今年も早いもので、あとひと月足らずで新年を迎える月となりました。
12月の和風月名は1年の中で「最もよく知られている」と言っても過言ではない『師走(しわす)』です。
由来は、「普段は落ち着いている師(僧侶)も仏事で忙しく走り回る月」からきており、年納めに際して、読経のため僧侶が檀家回りで忙しくしているさまを言い表しています。
実際に12月は僧侶だけでなく、商売をやっている方なども忙しく、大晦日も早く食べられる蕎麦で食事を済ませなければいけないほどの忙しさでした。一般の家庭でも、一年の厄落としや新年の準備などで何かとやることが多くなる月でもあります。
12月と言えば、「事納め」「針供養」「すす払い」「正月事始め」「歳の市」「冬至」「大晦日」などの行事があります。昔はもっと多くの行事があったのでしょうが、現代まで伝えられているものだけでもこれだけあります。
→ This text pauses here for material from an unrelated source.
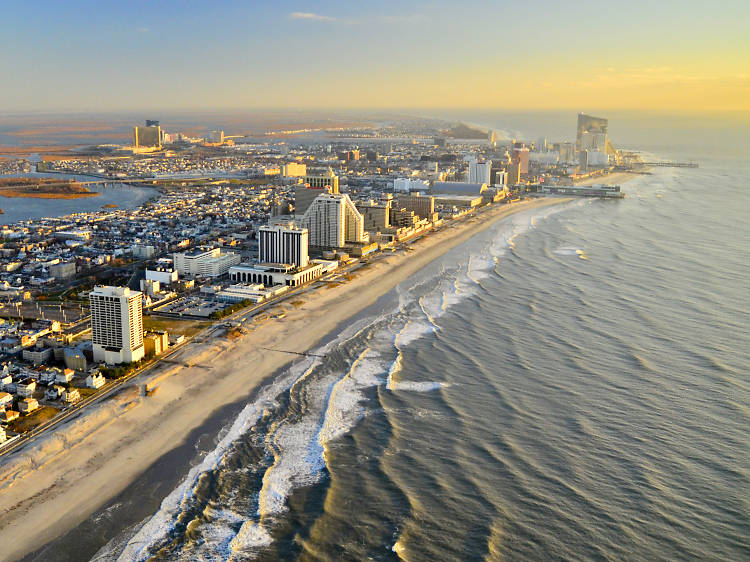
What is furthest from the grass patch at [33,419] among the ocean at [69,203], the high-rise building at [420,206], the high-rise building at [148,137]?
the high-rise building at [148,137]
その中で、1番初めに行われる行事は「事納め」で、実は2月8日と対になって「事八日(ことようか)」とも呼ばれます。そしてこれは、「歳神様」と「人」によってそれぞれ正反対の意味を持つ行事となっています。
お正月の準備を始めるのは12月8日で、この日から年越しの「神事」が始まります。
そして年が明け、2月8日になると歳神様のために供えられた神棚も全て片付けて納められます。つまり、歳神様にとっての「事始め」は12月8日で、「事納め」は2月8日と言うことになります。一方、人は12月8日に1年の農作業を納め、正月準備に入ります。そして、お正月が明け2月8日になると新たな年の農作業を始めます。つまり、人にとっての「事始め」は2月8日で、「事納め」は12月8日になるということです。
同じ「事納め」でも、立場によって正反対の行事になることはとても興味深いです。
その他の行事についても、実際に経験したことがないから、よく知らないと思うものもあるかもしれませんが、それぞれの行事には現代にも当てはまる大事な意味が込められていることが多いです。機会があれば、語源や由来を調べてみると色々わかって面白いです。
さて、昨年秋から連載しておりますこの『歳時記』ですが、なんとか1年をめぐりました。お読みくださっていた方には、心より感謝いたします。今回の12月を持ちまして毎月の行事についてのご紹介は一旦終了にいたします。
今月の後半は来年に向けてのつなぎとなる行事のご紹介をさせていただき、来年からは『日本の儀式』についてご紹介させていただきたいと思います。